Генри снова вздохнул.
— Поэтому тот брезент, что вы помогли нам купить, Митч, для нас очень важен. Нашим людям нужен хоть лучик надежды. На прошлой неделе шел дождь, и вода с крыши так и хлестала, а на этой неделе тоже шел дождь, но вода в храм не попала. Для них это добрый знак.

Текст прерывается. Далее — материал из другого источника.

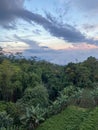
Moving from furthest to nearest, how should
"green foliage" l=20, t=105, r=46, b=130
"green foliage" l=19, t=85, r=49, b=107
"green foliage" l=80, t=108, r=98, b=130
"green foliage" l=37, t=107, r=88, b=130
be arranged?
"green foliage" l=19, t=85, r=49, b=107 < "green foliage" l=20, t=105, r=46, b=130 < "green foliage" l=37, t=107, r=88, b=130 < "green foliage" l=80, t=108, r=98, b=130

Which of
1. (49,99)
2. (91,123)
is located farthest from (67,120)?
(49,99)

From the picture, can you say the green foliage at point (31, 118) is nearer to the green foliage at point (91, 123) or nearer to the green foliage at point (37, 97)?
the green foliage at point (91, 123)

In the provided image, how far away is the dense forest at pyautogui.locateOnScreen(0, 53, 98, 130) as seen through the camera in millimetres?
23641

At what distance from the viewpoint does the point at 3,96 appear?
5275 centimetres

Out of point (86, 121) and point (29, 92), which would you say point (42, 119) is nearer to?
point (86, 121)

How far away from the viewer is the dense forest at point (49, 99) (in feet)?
77.6

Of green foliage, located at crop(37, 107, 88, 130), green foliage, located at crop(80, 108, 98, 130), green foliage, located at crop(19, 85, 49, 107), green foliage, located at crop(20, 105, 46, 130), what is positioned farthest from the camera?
green foliage, located at crop(19, 85, 49, 107)

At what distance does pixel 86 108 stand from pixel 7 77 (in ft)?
87.4

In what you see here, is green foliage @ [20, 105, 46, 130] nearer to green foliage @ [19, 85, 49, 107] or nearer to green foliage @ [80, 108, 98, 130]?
green foliage @ [80, 108, 98, 130]

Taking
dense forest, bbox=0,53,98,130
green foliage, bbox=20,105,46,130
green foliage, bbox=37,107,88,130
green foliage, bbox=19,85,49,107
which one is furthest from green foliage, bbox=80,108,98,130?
green foliage, bbox=19,85,49,107

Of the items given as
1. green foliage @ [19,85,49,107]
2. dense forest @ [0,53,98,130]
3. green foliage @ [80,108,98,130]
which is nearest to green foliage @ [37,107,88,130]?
dense forest @ [0,53,98,130]

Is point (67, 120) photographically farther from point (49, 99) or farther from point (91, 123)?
point (49, 99)

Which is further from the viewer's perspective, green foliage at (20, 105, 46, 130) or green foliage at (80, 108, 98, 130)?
green foliage at (20, 105, 46, 130)

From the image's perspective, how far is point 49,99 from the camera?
1988 inches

Я смутился. Мне не хотелось иметь отношение ни к каким таким знакам. Особенно в церкви. Речь шла всего лишь о брезенте. О куске синей непромокаемой ткани.
— Можно мне задать вам один вопрос? — сказал я.
— Конечно.
— Когда вы продавали наркотики, сколько у вас было денег?
Генри задумчиво почесал в затылке.
— О, как-то раз я за полтора года заработал почти полмиллиона, представляете?
— А теперь у вас отключили газ?
— Ну да, — тихо произнес он. — Теперь у меня отключили газ.
Я не стал спрашивать Генри, не скучает ли он по старым временам. По чести говоря, моего первого жестокого вопроса было более чем достаточно.